## Work to complete
Please pick out every line below containing the word "feet" and copy each one in full. Uppercase and lowercase letters count as different.

## Exercise data
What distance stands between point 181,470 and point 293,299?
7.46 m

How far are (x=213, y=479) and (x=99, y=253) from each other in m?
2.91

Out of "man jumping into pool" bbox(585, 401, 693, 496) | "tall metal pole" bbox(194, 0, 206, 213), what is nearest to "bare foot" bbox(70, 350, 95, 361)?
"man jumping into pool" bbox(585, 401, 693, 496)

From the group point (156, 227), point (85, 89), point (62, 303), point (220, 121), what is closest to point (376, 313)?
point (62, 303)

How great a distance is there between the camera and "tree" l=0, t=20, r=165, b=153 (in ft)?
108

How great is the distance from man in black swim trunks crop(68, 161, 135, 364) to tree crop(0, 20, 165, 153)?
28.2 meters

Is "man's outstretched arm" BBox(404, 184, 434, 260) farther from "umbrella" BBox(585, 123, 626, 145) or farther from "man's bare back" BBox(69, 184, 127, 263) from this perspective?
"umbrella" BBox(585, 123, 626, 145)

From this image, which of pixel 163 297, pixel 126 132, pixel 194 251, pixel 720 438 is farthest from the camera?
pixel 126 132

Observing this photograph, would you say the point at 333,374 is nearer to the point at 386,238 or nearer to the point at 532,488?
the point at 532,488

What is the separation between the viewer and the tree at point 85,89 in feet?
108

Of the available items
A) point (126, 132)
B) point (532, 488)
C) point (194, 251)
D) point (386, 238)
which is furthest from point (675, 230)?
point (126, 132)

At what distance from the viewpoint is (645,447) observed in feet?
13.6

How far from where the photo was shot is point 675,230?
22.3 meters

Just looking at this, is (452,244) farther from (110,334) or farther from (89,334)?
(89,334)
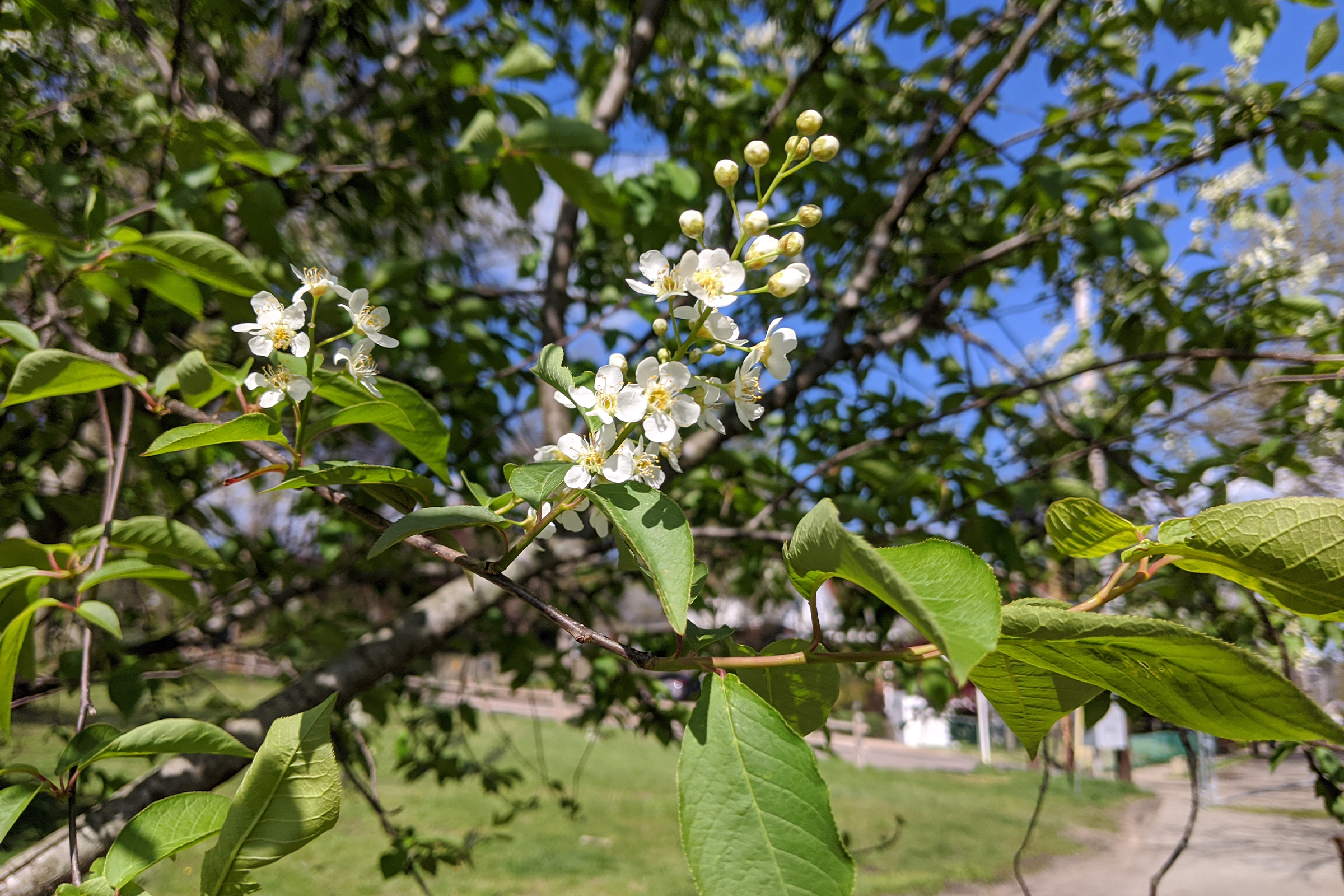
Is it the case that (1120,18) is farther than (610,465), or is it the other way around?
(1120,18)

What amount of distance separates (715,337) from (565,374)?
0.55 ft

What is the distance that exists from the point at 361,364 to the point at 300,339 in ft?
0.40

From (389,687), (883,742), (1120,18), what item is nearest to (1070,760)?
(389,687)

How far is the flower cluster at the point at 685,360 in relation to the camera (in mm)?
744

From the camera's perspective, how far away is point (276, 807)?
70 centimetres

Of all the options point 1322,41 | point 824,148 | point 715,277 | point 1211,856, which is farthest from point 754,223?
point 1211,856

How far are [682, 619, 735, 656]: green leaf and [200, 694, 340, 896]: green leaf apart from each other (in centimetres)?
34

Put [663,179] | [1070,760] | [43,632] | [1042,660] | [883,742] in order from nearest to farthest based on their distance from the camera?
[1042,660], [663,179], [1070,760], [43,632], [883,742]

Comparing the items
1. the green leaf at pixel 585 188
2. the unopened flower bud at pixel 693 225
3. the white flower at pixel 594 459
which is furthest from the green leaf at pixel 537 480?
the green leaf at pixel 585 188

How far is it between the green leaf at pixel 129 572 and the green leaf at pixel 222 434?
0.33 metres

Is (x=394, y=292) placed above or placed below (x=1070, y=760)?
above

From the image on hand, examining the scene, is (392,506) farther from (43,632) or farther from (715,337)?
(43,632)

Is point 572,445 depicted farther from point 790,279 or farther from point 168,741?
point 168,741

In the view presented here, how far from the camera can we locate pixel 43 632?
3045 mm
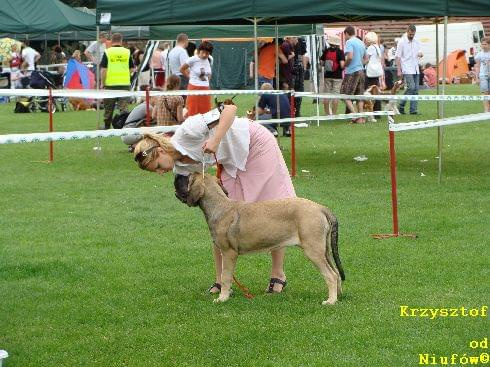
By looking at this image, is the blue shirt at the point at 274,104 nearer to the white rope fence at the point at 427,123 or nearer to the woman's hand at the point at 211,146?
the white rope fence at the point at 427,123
==
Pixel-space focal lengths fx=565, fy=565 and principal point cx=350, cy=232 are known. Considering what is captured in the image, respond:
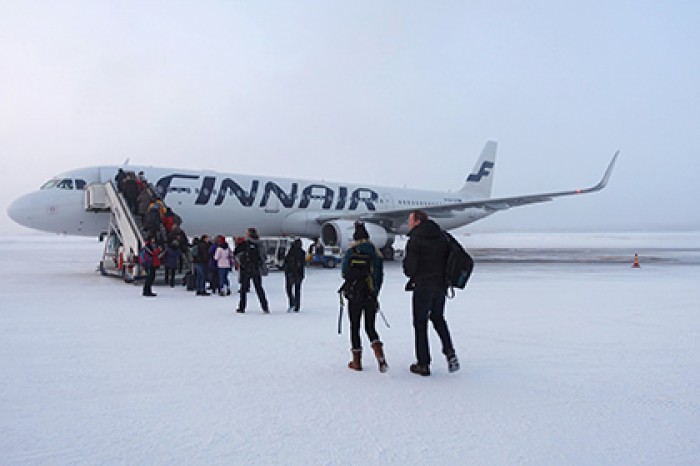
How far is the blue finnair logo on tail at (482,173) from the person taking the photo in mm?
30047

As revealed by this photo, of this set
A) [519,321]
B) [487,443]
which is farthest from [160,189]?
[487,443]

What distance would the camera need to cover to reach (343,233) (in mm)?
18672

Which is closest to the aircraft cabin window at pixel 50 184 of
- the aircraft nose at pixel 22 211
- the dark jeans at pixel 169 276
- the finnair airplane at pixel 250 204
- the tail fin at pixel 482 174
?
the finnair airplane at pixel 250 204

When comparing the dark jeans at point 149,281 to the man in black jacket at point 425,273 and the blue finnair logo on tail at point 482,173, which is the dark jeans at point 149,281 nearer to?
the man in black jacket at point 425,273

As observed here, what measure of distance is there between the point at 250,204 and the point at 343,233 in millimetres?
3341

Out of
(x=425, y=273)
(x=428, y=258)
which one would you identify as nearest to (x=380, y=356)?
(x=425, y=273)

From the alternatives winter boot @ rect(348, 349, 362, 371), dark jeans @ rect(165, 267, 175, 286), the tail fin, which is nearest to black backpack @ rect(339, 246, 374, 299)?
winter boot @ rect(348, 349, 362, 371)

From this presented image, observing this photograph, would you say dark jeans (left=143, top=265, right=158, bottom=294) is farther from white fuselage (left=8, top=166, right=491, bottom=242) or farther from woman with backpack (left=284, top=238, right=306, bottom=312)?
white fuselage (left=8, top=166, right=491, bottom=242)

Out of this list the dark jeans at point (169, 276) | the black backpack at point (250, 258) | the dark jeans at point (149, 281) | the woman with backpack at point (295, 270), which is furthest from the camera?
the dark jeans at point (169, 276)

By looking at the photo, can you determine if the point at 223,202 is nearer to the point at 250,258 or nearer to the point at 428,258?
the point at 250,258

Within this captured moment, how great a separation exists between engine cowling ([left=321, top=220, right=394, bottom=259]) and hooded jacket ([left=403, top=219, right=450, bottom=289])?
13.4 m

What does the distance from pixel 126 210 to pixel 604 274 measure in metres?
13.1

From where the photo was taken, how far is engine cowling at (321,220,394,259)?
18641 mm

## Finished exercise
What is the separation between the viewer and the tree at point 85,89 in feet?
At what distance from the viewpoint is (645,447) observed in feet?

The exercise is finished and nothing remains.